La musica del Pardo
Intervista al compositore Howard Shore, vincitore del Vision Award La colonna sonora è molto importante: per questo, spiega l’autore delle musiche del ‘Signore degli anelli’ e del ‘Silenzio degli innocenti’, occorre collaborare con il regista per riuscire
Volendolo definire in tre parole, Howard Shore è un musicista innamorato del cinema. E che cinema: il compositore canadese ha lavorato con registi come David Cronenberg, Martin Scorsese, David Fincher, Jonathan Demme, Peter Jackson o Tim Burton, dando forza musicale al mondo fantastico del ‘Signore degli Anelli’, alla suspense del ‘Silenzio degli innocenti’ e di ‘Seven’ o all’umorismo di commedie come ‘Mrs.
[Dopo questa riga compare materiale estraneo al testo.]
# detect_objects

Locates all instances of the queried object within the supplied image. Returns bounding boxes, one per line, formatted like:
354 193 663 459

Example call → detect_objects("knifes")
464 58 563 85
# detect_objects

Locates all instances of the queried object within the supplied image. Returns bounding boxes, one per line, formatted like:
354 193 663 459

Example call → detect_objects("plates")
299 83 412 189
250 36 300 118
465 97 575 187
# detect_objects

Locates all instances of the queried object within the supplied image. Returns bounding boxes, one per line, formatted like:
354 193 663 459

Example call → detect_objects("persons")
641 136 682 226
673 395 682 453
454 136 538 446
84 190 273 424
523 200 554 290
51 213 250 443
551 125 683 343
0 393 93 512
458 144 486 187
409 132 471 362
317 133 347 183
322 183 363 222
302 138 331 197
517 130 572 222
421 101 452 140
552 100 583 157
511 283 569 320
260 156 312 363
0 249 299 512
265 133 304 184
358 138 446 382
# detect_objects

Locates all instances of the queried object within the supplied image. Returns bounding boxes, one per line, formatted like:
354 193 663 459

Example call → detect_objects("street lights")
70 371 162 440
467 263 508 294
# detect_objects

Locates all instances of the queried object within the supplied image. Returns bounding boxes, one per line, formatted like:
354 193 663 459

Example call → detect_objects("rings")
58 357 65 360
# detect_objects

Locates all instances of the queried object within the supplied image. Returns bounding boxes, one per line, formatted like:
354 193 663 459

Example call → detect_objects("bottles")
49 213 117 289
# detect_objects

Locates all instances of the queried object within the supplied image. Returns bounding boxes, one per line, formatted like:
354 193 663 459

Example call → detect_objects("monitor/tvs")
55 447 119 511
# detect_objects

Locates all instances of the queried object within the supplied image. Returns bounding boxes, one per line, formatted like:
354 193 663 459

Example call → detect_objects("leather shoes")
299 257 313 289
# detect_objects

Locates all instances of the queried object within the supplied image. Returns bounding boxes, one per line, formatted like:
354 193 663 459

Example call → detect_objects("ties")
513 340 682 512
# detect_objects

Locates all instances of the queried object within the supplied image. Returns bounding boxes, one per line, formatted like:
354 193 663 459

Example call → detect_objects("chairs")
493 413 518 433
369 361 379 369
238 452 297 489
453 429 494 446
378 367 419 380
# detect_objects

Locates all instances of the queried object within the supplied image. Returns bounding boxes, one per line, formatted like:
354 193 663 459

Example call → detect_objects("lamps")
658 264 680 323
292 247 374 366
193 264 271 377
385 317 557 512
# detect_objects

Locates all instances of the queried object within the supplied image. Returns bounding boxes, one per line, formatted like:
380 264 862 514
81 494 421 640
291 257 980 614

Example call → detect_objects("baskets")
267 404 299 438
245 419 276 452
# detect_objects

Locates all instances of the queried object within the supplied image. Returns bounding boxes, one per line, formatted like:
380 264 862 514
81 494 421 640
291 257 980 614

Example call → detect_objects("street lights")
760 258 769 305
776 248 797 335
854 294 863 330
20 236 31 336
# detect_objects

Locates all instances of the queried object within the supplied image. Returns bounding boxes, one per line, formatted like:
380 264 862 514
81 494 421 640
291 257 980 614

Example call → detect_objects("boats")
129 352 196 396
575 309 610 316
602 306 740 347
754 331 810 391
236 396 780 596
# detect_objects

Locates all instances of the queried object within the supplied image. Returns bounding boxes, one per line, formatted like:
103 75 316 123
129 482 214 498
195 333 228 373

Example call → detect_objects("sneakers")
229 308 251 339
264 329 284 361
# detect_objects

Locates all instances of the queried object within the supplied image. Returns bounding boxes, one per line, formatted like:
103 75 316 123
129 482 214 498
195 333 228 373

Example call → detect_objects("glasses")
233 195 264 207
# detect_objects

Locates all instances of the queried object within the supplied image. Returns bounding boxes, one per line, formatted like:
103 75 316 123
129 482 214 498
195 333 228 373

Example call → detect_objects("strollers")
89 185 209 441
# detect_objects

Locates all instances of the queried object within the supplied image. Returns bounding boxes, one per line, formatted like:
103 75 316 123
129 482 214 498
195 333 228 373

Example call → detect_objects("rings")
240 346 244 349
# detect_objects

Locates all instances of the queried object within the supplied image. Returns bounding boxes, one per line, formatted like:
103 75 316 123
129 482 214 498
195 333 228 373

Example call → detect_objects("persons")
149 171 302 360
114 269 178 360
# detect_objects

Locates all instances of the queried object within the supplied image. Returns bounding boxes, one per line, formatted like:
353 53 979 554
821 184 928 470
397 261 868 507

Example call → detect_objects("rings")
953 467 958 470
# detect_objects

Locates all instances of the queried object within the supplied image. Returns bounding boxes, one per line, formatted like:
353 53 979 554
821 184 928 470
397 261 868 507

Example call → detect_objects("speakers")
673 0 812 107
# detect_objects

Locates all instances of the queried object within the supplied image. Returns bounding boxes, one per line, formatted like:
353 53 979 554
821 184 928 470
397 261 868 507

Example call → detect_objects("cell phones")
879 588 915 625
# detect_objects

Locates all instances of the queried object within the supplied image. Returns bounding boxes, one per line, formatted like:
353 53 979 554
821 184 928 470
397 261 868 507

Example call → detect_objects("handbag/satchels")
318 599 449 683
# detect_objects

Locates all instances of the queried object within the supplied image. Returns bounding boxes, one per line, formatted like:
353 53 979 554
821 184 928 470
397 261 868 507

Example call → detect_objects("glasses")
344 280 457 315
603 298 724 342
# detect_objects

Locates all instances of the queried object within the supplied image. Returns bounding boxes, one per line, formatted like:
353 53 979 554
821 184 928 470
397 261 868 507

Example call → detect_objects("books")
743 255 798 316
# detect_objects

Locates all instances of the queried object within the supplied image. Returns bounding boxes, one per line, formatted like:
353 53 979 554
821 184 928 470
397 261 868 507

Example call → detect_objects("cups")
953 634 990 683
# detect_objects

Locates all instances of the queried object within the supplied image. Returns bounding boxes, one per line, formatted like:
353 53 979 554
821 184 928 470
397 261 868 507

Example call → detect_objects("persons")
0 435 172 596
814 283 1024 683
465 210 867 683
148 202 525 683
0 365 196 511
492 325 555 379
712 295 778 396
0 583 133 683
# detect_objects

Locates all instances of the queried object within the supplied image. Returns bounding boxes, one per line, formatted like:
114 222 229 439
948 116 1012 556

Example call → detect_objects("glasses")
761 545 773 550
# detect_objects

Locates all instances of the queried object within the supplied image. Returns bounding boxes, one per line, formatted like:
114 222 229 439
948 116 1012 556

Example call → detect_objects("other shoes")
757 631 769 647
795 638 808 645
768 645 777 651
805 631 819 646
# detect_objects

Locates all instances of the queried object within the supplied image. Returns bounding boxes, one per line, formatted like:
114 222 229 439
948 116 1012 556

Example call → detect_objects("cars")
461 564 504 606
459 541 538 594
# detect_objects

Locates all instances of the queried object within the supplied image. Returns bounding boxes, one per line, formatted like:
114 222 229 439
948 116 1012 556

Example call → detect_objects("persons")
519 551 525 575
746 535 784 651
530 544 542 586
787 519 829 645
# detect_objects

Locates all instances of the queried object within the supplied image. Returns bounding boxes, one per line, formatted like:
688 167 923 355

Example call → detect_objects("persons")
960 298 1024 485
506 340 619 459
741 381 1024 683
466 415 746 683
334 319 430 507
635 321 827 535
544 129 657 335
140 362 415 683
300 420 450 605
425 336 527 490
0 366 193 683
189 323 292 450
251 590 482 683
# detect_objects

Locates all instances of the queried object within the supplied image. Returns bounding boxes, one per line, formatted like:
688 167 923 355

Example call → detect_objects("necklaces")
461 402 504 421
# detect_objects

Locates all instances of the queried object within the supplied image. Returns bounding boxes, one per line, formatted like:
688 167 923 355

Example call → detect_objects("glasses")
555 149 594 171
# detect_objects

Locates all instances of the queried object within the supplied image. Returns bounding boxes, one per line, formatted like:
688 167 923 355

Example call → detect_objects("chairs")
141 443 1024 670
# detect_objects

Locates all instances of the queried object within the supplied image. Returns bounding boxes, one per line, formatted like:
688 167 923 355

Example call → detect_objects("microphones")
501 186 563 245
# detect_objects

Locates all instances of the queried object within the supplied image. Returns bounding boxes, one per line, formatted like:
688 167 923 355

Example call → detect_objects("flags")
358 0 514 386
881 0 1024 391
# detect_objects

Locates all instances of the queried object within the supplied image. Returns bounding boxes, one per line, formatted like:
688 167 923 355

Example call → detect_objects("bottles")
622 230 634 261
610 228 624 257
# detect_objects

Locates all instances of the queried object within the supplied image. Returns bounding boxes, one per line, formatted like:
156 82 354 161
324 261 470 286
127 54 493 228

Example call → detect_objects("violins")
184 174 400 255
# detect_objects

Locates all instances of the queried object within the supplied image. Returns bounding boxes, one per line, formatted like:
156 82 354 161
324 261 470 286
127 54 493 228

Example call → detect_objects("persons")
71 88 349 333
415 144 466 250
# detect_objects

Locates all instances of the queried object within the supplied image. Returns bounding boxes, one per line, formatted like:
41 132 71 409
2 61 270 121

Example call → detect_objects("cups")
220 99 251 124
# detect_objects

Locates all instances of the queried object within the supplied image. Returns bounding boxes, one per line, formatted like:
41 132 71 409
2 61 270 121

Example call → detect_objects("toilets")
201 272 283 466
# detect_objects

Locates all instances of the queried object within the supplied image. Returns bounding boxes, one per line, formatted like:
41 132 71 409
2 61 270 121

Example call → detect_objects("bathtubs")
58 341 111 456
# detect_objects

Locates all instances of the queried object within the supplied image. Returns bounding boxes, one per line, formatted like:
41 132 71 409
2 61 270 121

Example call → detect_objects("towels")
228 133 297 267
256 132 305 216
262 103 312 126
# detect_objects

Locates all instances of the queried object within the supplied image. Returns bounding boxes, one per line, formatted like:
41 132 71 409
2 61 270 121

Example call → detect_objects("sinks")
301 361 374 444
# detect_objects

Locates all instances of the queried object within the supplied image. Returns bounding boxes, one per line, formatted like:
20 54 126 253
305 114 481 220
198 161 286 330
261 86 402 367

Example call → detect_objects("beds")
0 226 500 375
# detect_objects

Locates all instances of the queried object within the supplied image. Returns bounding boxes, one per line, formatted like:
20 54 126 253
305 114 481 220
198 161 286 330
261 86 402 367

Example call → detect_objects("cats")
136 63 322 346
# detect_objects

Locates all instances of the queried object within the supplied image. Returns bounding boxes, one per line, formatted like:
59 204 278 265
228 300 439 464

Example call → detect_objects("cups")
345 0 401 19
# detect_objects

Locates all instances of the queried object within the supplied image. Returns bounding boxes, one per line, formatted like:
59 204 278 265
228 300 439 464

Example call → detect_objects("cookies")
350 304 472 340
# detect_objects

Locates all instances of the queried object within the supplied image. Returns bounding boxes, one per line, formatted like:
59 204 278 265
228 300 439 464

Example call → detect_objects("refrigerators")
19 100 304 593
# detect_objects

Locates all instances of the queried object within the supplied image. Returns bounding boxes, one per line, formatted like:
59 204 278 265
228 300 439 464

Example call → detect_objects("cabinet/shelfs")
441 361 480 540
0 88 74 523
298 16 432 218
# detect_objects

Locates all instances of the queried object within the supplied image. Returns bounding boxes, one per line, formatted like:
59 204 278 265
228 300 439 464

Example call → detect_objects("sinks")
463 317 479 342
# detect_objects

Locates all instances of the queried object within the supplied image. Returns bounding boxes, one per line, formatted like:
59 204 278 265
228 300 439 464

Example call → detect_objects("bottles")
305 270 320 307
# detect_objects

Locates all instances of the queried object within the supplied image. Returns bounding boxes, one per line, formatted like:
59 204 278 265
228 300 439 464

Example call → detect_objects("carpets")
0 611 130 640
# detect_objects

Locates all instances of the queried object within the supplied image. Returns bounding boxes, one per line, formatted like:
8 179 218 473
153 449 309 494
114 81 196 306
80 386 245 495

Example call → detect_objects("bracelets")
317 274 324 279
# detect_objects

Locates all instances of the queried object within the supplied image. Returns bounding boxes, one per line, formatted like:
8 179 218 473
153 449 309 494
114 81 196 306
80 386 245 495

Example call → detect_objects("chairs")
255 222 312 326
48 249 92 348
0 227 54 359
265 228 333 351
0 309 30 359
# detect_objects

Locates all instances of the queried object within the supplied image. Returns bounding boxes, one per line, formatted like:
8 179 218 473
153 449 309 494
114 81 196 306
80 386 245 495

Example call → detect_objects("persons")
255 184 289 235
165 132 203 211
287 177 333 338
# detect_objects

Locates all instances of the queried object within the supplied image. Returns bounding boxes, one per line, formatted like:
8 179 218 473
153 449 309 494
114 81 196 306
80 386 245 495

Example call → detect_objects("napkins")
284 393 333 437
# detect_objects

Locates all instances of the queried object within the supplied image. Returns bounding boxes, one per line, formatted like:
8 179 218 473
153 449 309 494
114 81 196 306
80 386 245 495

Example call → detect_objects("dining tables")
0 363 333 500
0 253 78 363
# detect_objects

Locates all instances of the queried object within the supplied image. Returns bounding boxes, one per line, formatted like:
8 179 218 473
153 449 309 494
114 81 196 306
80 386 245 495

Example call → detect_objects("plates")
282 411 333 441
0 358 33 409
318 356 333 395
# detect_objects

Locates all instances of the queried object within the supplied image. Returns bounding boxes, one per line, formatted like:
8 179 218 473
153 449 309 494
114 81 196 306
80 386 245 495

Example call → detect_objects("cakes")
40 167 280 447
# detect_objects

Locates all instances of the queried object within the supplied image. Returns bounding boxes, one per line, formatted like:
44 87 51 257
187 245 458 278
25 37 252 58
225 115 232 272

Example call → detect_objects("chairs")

Doubtfire’. Senza dimenticare la sua partecipazione, come primo direttore musicale, al celeberrimo ‘Saturday Night Live’ e, per quanto possa fare strano parlare di televisione in un festival del film, l’intervista locarnese con Howard Shore è partita proprio da lì, da quello show «che ha cambiato il modo di fare televisione». «Quando ero giovane – racconta Shore – avevo iniziato a lavorare con il mio amico Lorne Michaels, facevo un po’ l’attore, un po’ lo scrittore, il regista… Nel 1975 siamo andati a New York per creare ‘Saturday Night Live’: all’inizio eravamo solo in dodici, e io lì ho iniziato a occuparmi principalmente della musica». È lì – ammette Shore ridendo – che il compositore ha battezzato i Blues Brothers: «John Belushi e Dan Aykroyd avevano il compito di scaldare il pubblico prima della diretta televisiva suonando con la band che avevo assemblato, e io ho iniziato a presentarli come i “brothers in blue”». Tornando al cinema e alle colonne sonore, «cerco sempre di instaurare una buona collaborazione con il regista, perché l’obiettivo è esprimere l’idea del film, per cui è importante sentire il regista, per
quanto la musica che scrivo è sempre espressione di quella che è la mia percezione della storia». Collaborazione che non sempre è possibile, e qui il riferimento è alla colonna sonora – sostituita a pochi mesi dall’uscita – del ‘King Kong’ di Peter Jackson: «A volte le cose, e le persone, cambiano, ogni tanto le cose funzionano, ogni tanto no». Shore ritorna spesso sul fatto che il cinema è un lavoro di squadra del quale la colonna sonora deve fare parte: «La musica
è molto potente, nei film, dà accesso al sottotesto, accentua aspetti della trama, anche se spesso il pubblico non se ne rende conto». E a volte neppure il regista, visto che alcuni cineasti si accorgono del lavoro di Shore alcuni mesi dopo l’uscita del film nelle sale. Tra questi non c’è sicuramente Martin Scorsese, «è un grande appassionato di musica, nei suoi film la colonna sonora non è mai casuale, mai; inoltre vuole sempre vedere in sala il film, e per intero, non solo degli
spezzoni, per capire l’esperienza». E a proposito dell’esperienza-cinema, nel comporre le musiche Shore tiene conto del fatto che sempre più persone guardano, e quindi ascoltano, i film su smartphone? «Non è un’esperienza molto bella, quella: io non riesco a guardare i nuovi film in quel modo, ho bisogno di una sala buia, senza distrazioni, e imposto il mio lavoro così, pensando a una sala con un buon schermo e un buon impianto audio».